Anyone using these speakers and can offer any help? I would like to either set them up in 5.1 mode or 2.1 mode. I know the speakers have the ability to switch between 5.1 and 2.1 but am unsure how to connect them to my iMac. They are currently connected to my PC using Colour coded RCA cables.

Cheers,

Keith


----------



## dona83 (Jun 26, 2005)

Get an m-Audio USB 7.1 sound card (Creative USB Audigy is not Mac compatible)


----------



## khorlick (Oct 23, 2005)

There is no way to hook them up to the existing hardware in the iMac?

Cheers,

Keith


----------



## RicktheChemist (Jul 18, 2001)

.


----------



## khorlick (Oct 23, 2005)

Thanks so much.

Keith


----------



## tintin (Sep 19, 2005)

Wait a second - I'm assuming you want to connect these to the 'headphone' jack or whatever is on your iMac (2 channel stereo output) - correct?

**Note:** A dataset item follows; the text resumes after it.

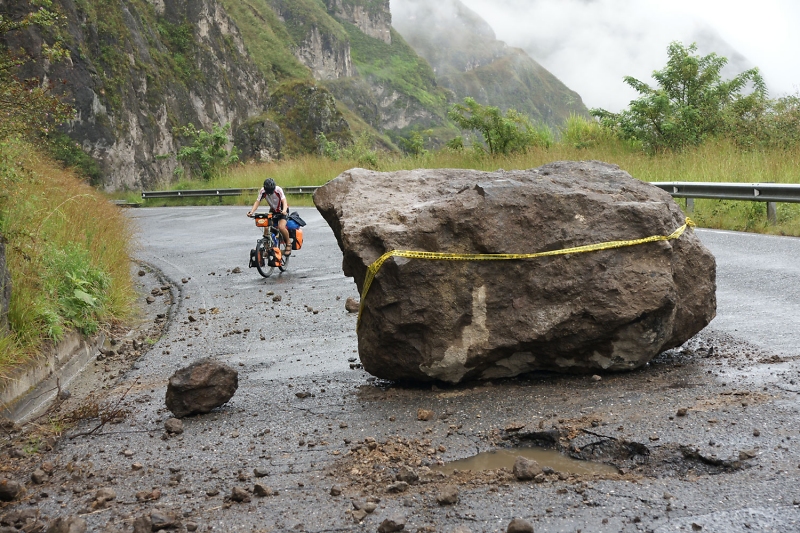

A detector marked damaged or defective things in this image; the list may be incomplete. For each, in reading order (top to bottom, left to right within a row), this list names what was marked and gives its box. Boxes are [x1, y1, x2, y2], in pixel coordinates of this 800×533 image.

pothole [432, 446, 620, 476]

Set the selection switch on the subwoofer to '2' and plug the green cable into the jack on your iMac. Done. Now, I honestly don't know if this just leaves the center channel and rear speakers dead, but it's what Logitech documents on their website:

Any audio device with stereo output
The connectivity options for your z5300's are endless. You only need the appropriate adapter to connect your z5300 to almost any audio device. Simply set the z5300's speaker selector switch on the back of the subwoofer to 2. You'll then need to find the appropriate adapter at your local electronics store. The z5300 comes equipped with standard 1/8th inch male input cables. So you may need to buy a series of adapters to attach devices such as TV's, DVD players, or other AV equipment. As long as one side of the adapter is a 1/8th inch female connector, your z5300's should work with it. When connecting the z5300 to such equipment, you´ll only need to connect the front channel (green cable) for audio input. The speaker selector switch will automatically split the audio signal to all the speakers when set on 2 channel mode. 
Note: Most portable audio devices come equipped with a standard 1/8th inch audio output. You simply need to plug in your z5300's front channel audio cable to the device and set the speaker selector switch to 2 to enjoy the speakers.

All that being said, I have these speakers at home connected in 5.1 config to my Audigy soundcard in my PC. I have another 5.1 set (Creative) at work and run a couple of 1/8 splitters to connect all the speakers to my stereo jack on my laptop. Maybe the z5300's 2.1 configuration switch on the subwoofer pushes the left channel to both front and rear left - I'd hope so.

Did you at least try the recommended setup specified by Logitech?


----------